Question

Deseq2 DE analysis of host-pathogen samples (model separately or jointly?)

1

Entering edit mode

dudutchy ▴ 10

@55dd470a

Last seen 5 days ago

United States

Hello,

we're working on a differential expression (DEG) analysis using DESeq2 for a dataset involving an eukaryotic host experimentally infected with a virus.

Dataset: Our design includes comparisons across different infection treatments, between infected vs. non-infected controls, and across four time points. This leads to 16 different "conditions" including these three variables, and we have 4-5 biological replicates per condition after QC.

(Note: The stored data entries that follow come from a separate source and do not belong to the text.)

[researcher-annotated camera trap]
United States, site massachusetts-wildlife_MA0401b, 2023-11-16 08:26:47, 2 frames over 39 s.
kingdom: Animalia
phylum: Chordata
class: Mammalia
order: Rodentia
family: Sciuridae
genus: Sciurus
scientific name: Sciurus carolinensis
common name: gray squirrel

Read quantification: We quantified transcript expression using Salmon, with a combined index that includes both host and viral transcriptomes. We used tximport to map the transcripts to host and viral genes. Across all samples, about 99% of reads map to the host.

Our goal is to analyze differential expression in both host and viral genes. This leads to a key question:

Should we perform DEG analysis on the combined host + virus transcriptome in DESeq2, or analyze host and viral genes separately?

A different post here suggested that this is often the best choice unless "the inter-sample variability (e.g. the spread of points as you could see in a PCA plot -- see vignette) is vastly different across subsets." This is certainly the case here, if I understand this point correctly. A PCA of vst counts separates time point 3 from everything else in PC1 (~35% var explained) when looking at this joint analysis or just the host (these two very similar) but the virus-only PCA1 looks very different (~ 84%, separating time point 1). This makes sense (biologically) to us, but we're not sure if it qualifies as one of these situations that warrants separate DE analysis.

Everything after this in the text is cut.